| Record set |

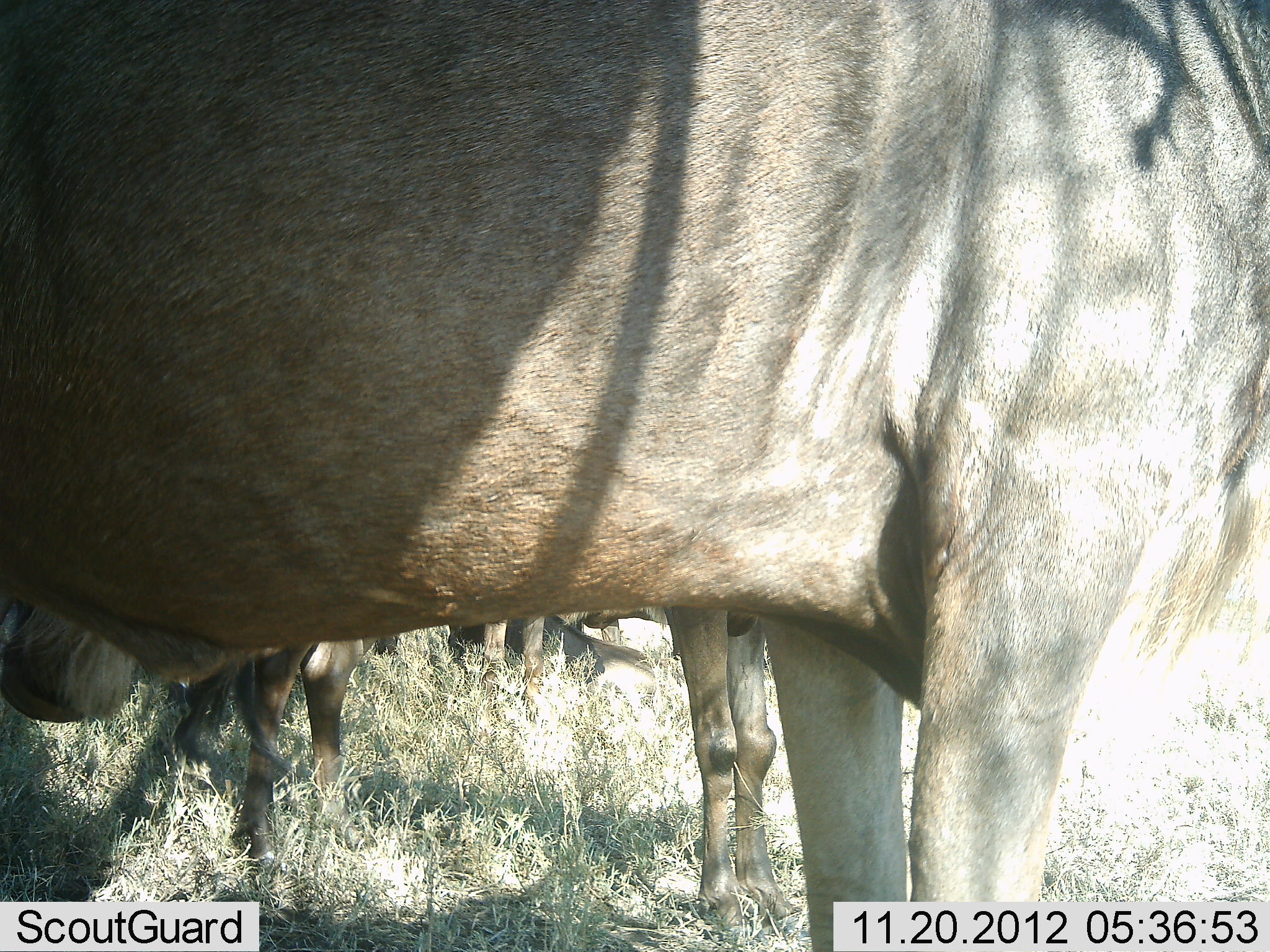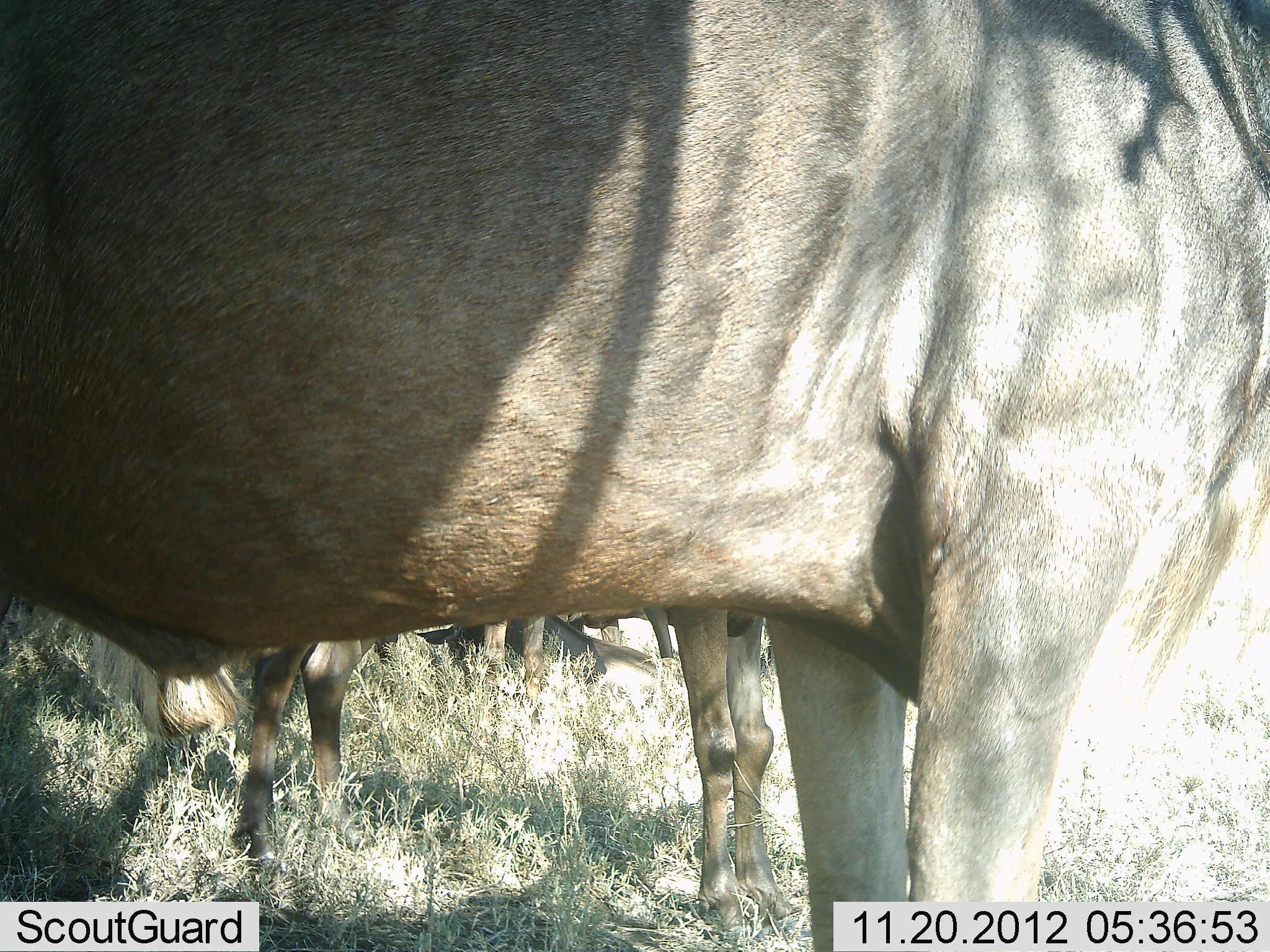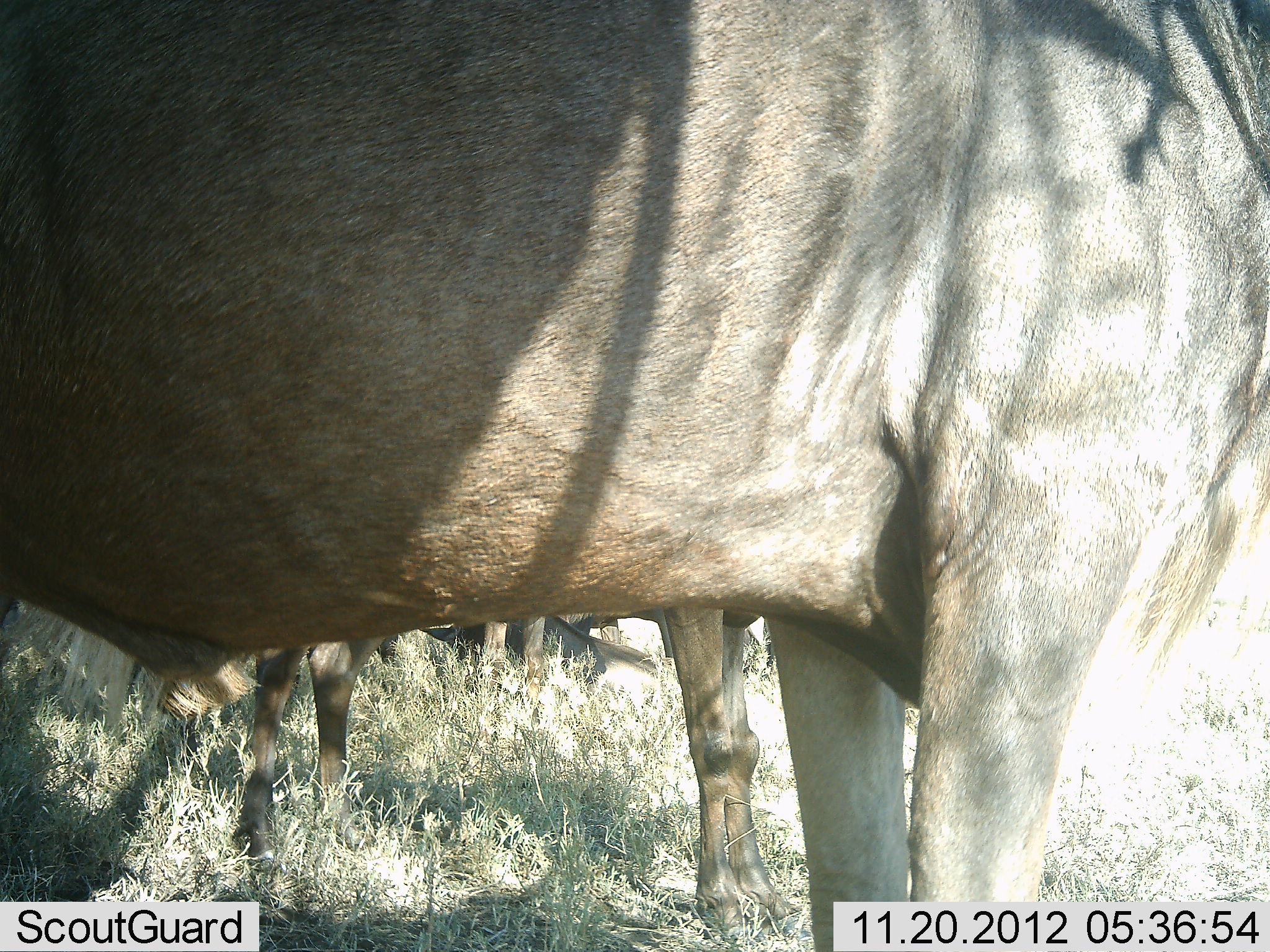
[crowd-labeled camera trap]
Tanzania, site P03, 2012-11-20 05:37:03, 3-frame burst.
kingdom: Animalia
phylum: Chordata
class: Mammalia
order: Artiodactyla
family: Bovidae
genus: Connochaetes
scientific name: Connochaetes taurinus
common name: blue wildebeest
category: wildebeest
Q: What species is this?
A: Wildebeest (blue wildebeest) (Connochaetes taurinus).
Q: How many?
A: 5.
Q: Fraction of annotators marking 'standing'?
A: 90%.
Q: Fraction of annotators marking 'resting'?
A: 50%.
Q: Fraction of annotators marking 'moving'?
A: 0%.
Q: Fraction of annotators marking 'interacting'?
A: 0%.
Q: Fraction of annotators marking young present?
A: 0%.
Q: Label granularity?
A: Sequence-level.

| Task goal |
Look through the material above for "Fraction" and copy the lines that have it.

| Written response |
Q: Fraction of annotators marking 'standing'?
Q: Fraction of annotators marking 'resting'?
Q: Fraction of annotators marking 'moving'?
Q: Fraction of annotators marking 'interacting'?
Q: Fraction of annotators marking young present?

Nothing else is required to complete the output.